> _INSTRUCTIONS_
1. Answer these questions about the reviewer comments on PET models:
(a) How many models for computing PET have there been, according to the comments?
(b) How many catchments were chosen for the study?
(c) Which two countries have no catchment?
2. Print the passage of the reviewer comments on PET models from "In the third" up to and including "the chosen formulations.".
3. Proceed with the reviewer comments on PET models, picking up after their final sentence.

> _READING PASSAGE_
## BEGIN

In paragraph two (lines 24-33), I would also include some sentences explaining why there have been more than 50 models for computing PET. Are they physically based formulations? Are they empirical and therefore linked to where they were initially formulated?

In the third paragraph (lines 41-47). Since your study assesses the impact of PET selection in other water cycle components, I would include more context and references about the connection between different components.

Methods and data
Could you elaborate a bit about the quality of your data? Later in the discussion, you mentioned that their uncertainties were important to your results.

How were the criteria used for choosing the 533 catchments? You mentioned that you try to cover all European climates, but is that the only reason? Why is there no catchment in Italy or Greece? Why are there these big differences between catchment sizes?

Why do the authors select these 12 specific PET models? Please add in Appendix A1 reference to each one of the chosen formulations.

## END

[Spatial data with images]
## BEGIN

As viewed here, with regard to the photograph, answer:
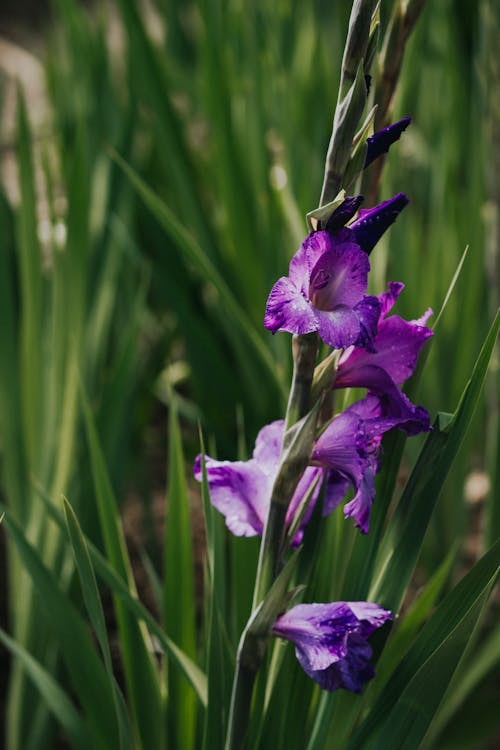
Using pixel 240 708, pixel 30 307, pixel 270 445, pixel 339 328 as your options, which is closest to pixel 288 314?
pixel 339 328

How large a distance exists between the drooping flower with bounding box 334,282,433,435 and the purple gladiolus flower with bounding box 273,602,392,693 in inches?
3.9

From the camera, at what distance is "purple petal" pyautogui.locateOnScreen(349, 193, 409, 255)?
44 cm

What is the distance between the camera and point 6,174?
2.61 metres

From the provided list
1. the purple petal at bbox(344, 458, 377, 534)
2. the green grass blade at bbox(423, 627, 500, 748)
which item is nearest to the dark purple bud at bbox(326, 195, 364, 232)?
the purple petal at bbox(344, 458, 377, 534)

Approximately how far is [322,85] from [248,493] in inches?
40.0

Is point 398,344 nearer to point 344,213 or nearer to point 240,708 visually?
point 344,213

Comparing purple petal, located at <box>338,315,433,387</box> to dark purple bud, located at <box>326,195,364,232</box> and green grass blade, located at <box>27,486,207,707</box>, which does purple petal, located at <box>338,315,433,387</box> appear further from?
green grass blade, located at <box>27,486,207,707</box>

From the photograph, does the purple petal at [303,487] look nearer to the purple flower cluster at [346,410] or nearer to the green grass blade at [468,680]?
the purple flower cluster at [346,410]

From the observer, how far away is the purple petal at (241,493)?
0.50 meters

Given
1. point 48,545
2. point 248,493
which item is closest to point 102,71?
point 48,545

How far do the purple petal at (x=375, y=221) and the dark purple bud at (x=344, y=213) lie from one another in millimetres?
15

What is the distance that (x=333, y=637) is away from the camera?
0.45m

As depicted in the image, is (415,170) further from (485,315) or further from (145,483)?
(145,483)

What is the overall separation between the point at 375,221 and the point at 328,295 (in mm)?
43
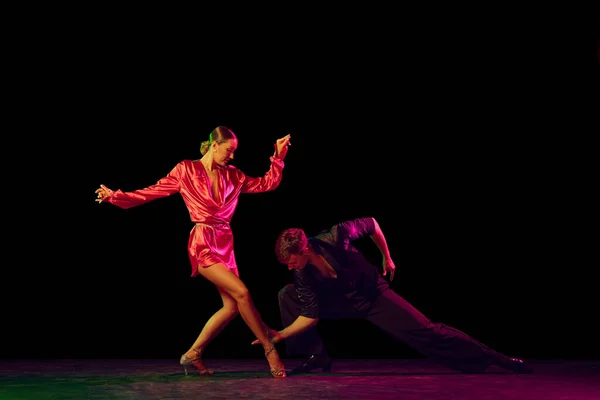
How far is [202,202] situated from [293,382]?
113 centimetres

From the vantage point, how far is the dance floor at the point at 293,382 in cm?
419

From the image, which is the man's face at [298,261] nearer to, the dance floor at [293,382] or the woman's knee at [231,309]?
the woman's knee at [231,309]

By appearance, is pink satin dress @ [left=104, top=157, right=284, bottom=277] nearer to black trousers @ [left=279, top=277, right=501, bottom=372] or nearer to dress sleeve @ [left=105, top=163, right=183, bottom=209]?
dress sleeve @ [left=105, top=163, right=183, bottom=209]

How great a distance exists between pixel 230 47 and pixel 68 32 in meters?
1.15

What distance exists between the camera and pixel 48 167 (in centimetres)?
634

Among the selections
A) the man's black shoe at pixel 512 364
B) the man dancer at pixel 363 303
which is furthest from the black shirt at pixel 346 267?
the man's black shoe at pixel 512 364

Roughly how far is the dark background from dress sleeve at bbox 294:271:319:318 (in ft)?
4.71

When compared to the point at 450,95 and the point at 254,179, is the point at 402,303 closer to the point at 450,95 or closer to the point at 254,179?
the point at 254,179

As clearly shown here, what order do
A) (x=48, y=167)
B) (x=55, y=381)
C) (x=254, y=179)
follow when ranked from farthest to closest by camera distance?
(x=48, y=167), (x=254, y=179), (x=55, y=381)

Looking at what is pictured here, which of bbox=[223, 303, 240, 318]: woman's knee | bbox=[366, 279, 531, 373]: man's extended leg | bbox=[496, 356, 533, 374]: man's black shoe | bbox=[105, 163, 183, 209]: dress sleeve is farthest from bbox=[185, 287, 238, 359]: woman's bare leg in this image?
bbox=[496, 356, 533, 374]: man's black shoe

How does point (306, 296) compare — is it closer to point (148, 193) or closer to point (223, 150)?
point (223, 150)

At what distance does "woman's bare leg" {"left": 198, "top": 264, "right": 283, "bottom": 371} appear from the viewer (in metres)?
4.93

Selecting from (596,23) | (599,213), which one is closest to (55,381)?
(599,213)

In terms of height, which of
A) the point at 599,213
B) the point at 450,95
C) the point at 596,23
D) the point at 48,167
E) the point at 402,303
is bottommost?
the point at 402,303
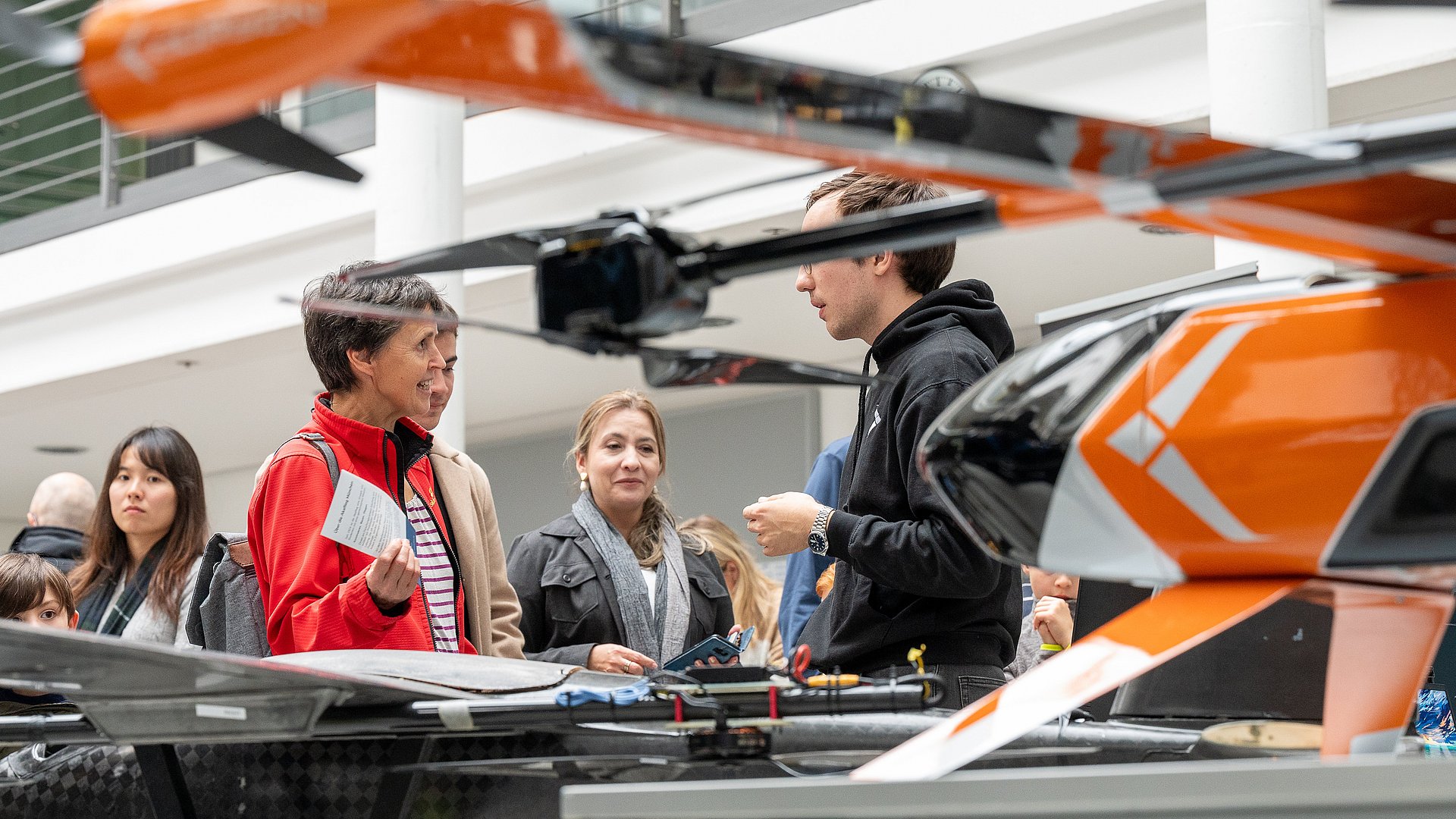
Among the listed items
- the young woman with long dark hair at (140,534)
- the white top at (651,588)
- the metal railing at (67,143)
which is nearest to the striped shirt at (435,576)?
the white top at (651,588)

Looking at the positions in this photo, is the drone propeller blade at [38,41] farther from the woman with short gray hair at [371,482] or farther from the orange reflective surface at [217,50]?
the woman with short gray hair at [371,482]

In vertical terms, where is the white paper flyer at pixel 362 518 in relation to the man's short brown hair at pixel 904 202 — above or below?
below

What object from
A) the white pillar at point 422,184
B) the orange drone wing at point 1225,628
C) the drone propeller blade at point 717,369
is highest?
the white pillar at point 422,184

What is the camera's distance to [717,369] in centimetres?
87

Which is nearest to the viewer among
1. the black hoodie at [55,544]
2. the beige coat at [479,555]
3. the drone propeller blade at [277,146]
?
the drone propeller blade at [277,146]

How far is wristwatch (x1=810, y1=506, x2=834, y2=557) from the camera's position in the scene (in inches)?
67.6

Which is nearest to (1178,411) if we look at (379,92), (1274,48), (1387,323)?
(1387,323)

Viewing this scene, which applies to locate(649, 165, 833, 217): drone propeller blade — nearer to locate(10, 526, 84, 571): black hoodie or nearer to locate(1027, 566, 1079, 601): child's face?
locate(1027, 566, 1079, 601): child's face

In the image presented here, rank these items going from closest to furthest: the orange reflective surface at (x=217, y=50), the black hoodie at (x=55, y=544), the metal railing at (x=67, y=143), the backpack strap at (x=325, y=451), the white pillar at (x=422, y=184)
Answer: the orange reflective surface at (x=217, y=50) → the backpack strap at (x=325, y=451) → the black hoodie at (x=55, y=544) → the white pillar at (x=422, y=184) → the metal railing at (x=67, y=143)

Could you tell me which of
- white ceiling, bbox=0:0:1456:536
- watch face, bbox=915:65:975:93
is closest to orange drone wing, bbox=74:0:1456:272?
white ceiling, bbox=0:0:1456:536

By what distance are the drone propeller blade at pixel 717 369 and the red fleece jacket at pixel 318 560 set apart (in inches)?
35.5

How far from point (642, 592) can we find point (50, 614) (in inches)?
46.5

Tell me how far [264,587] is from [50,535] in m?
2.26

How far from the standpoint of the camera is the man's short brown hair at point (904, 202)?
1.94 metres
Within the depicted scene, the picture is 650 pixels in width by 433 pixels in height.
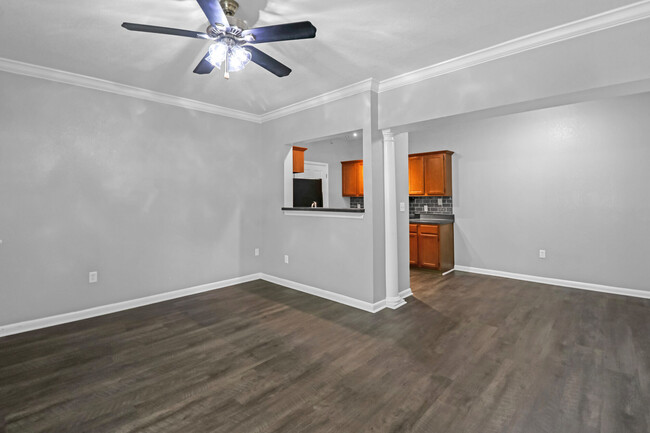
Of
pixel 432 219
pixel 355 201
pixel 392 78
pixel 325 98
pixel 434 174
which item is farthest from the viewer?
pixel 355 201

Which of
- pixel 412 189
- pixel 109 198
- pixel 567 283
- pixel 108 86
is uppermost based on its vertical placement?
pixel 108 86

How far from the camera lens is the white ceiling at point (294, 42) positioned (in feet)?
7.16

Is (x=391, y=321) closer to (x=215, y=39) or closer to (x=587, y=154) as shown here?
(x=215, y=39)

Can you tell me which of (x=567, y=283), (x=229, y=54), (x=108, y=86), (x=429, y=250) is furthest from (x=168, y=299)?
(x=567, y=283)

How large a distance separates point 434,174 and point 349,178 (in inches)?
86.8

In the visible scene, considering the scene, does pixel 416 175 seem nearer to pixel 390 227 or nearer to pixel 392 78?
pixel 390 227

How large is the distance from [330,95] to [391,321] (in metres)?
2.76

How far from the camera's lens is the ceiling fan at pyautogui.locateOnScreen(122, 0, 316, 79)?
6.12 ft

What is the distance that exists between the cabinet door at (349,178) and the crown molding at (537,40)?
396 cm

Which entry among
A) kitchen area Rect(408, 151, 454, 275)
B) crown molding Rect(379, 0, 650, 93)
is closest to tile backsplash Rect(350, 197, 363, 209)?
kitchen area Rect(408, 151, 454, 275)

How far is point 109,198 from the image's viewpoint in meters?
3.66

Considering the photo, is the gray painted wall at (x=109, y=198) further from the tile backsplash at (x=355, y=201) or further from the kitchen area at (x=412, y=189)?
the tile backsplash at (x=355, y=201)

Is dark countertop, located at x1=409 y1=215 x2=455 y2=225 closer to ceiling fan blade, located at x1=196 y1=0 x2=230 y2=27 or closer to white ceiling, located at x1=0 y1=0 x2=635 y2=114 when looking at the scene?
white ceiling, located at x1=0 y1=0 x2=635 y2=114

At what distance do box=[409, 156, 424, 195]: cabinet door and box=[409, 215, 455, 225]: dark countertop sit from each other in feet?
1.63
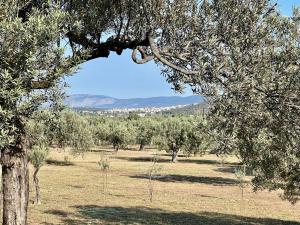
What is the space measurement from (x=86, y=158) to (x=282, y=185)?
81.1 m

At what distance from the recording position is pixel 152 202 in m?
47.0

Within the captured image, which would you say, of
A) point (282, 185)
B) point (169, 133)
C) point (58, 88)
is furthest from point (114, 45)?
point (169, 133)

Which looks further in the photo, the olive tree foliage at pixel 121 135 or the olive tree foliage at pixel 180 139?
the olive tree foliage at pixel 121 135

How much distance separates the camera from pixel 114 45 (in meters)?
14.2

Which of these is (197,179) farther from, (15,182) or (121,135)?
(15,182)

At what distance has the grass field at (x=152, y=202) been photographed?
37.1m

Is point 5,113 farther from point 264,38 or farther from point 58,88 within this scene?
point 264,38

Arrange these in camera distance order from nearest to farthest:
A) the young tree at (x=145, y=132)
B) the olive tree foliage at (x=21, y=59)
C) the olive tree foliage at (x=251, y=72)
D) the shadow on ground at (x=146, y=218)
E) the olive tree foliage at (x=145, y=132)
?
1. the olive tree foliage at (x=21, y=59)
2. the olive tree foliage at (x=251, y=72)
3. the shadow on ground at (x=146, y=218)
4. the olive tree foliage at (x=145, y=132)
5. the young tree at (x=145, y=132)

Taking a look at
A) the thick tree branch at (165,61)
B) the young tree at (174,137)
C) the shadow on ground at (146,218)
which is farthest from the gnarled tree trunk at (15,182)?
the young tree at (174,137)

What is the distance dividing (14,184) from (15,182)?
0.06 m

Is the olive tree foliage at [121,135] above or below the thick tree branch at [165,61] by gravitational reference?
below

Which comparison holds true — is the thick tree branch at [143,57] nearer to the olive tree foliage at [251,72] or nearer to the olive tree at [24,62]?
the olive tree foliage at [251,72]

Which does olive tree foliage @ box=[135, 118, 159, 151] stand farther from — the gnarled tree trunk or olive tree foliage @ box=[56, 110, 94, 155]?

## END

> _EXERCISE RESPONSES_
1.
(a) More than 50.
(b) 533.
(c) Italy and Greece.

2.
In the third paragraph (lines 41-47). Since your study assesses the impact of PET selection in other water cycle components, I would include more context and references about the connection between different components.

Methods and data
Could you elaborate a bit about the quality of your data? Later in the discussion, you mentioned that their uncertainties were important to your results.

How were the criteria used for choosing the 533 catchments? You mentioned that you try to cover all European climates, but is that the only reason? Why is there no catchment in Italy or Greece? Why are there these big differences between catchment sizes?

Why do the authors select these 12 specific PET models? Please add in Appendix A1 reference to each one of the chosen formulations.

3.
The authors mention that “the basins were not calibrated for each PET method to access their response in hydrological cycle components.” I understand that this is a hypothesis of your study, but in any case, I assume they must be a baseline calibration. How does the model perform in this baseline calibration? Which PET is considered in this baseline calibration? Which parameter set was used in this reference calibration? Which the target variable that the model was calibrated for? I think that, in general, a deeper description of the model might help the reader to understand the implications of selecting one or other PET. Especially how the parameterization of PET-AET-soil water balance interaction is solved.

Regarding the trend analysis, to my knowledge, Sen’s slope method is a non-parametric test to compute the magnitude and direction of linear change on a time series, as the authors state in lines 146-150. To be able to talk about a trend, it needs to be significant. To assess that, other statistical tests should be performed. The Mann-Kendall test and its variations are the most commonly used for these purposes. For instance, one paper you cited, Anabalón and Sharma, 2017, used a test of the Kendall family (Seasonal Kendall trend test) to determine the trends and the Sen’s slope test to determine their magnitudes. If only Sen's slope is computed, the authors might talk about the evolution of the slope but not about trends.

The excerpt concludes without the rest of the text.